Monopole tower foundation

Monopole tower foundation


I am involved in a small monopole tower geotechnical work.

I understand it is a very high tower, approximately 180 ft, with moments of around 100,000 in-kips, shear 75,000 lbs and vertical of 65,000 lbs.

After reading few similar geotechnical reports, I noticed it is mentioned that this type of structure can be founded either on drilled piers or mats. I have seen these structures only on drilled piers in my experience.

From the geotechnical point of view, I understand this structure needs to be founded in piles for the following reason:

If P x tan phi > Shear, then it is ok to be used in mats, otherwise drilled shafts:

65000 x tan 30 = 37,000 lbs < 75,000 lbs, therefore drilled shafts is needed.

The N values of the strata is between 20 and 50 bpf and is composed of SP, SP-SM.

Do you understand that this is a valid reason to support my decision of using drilled shafts? or do you think additional checks need to be performed.


Please let know.

RE: Monopole tower foundation

your friction angle seems low. For N-values of 20 to 50 and for SP or SP-SM, I'd expect a larger angle of friction. Then I looked at your equation and realized it'd have to be 49 degrees to get to your 75,000 lbs, so it all may be moot?

You'll likely get a pretty good p-y from those dense sands; however!


ípapß gordo ainÆt no madre flaca!

RE: Monopole tower foundation

I'd leave this post for viewing for several days and hopefully a poster like Ron with experience in that type of setting to advise. What is the water table situation?

RE: Monopole tower foundation


WT is at 3 FT.

Fd, I agree, probably something higher than 30 would make sense. I just wanted to be conservative. Still, not even having a high phi will provide something close to the 75,000 lbs of shear.

RE: Monopole tower foundation

If I'm thinking about this correctly, "P" would include the weight of the mat, as well as that of the tower, in order to prevent sliding of the tower and foundation. Considering that a mat foundation big and thick enough to prevent overturning due to the applied moment would be quite a bit north of 200 kips, I don't think sliding would be an issue. The issue is how big and heavy the mat foundation would have to be to prevent overturning.

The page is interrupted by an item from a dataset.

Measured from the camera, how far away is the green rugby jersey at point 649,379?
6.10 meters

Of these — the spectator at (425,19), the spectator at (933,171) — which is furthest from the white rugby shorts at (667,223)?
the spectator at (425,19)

The mat foundation will require considerably more concrete, but does not require the the monster drilling rig necessary to auger the large diameter hole for the drilled pier. The more economical option will probably be determined by how far they would have to transport the drill rig (and of course the number of foundations).

RE: Monopole tower foundation

That's a big tower with huge force. The water table at 3ft seems like a decisive factor to use a pile foundation.

...but I can't recall if I have ever solved that problem yet.

RE: Monopole tower foundation

I've got one pole foundation that's about 56 foot square and 8.5 feet thick. Had a water table issue. Pole is 426 feet high with a big gold crown.

RE: Monopole tower foundation

Your base moment is all the justification you need for a drilled pier. The overturning moment will make a shallow foundation inordinately large.

180 feet is high for a monopole. As you add antennas for cell service, the overturning moment will increase. Consider a maximum antenna population for your OT moment for the foundation. Each antenna addition will require re-analysis of the structure, but there's not much you can do with the foundation after the initial construction.

A Great Place For Engineers to Help Engineers

RE: Monopole tower foundation

Thanks a lot Engineers, your inputs were greatly appreciated.

RE: Monopole tower foundation

I agree that 180 feet is a very high monopole. This type of tower is usually around 100 feet. You might want to consider a multi leg or guyed tower.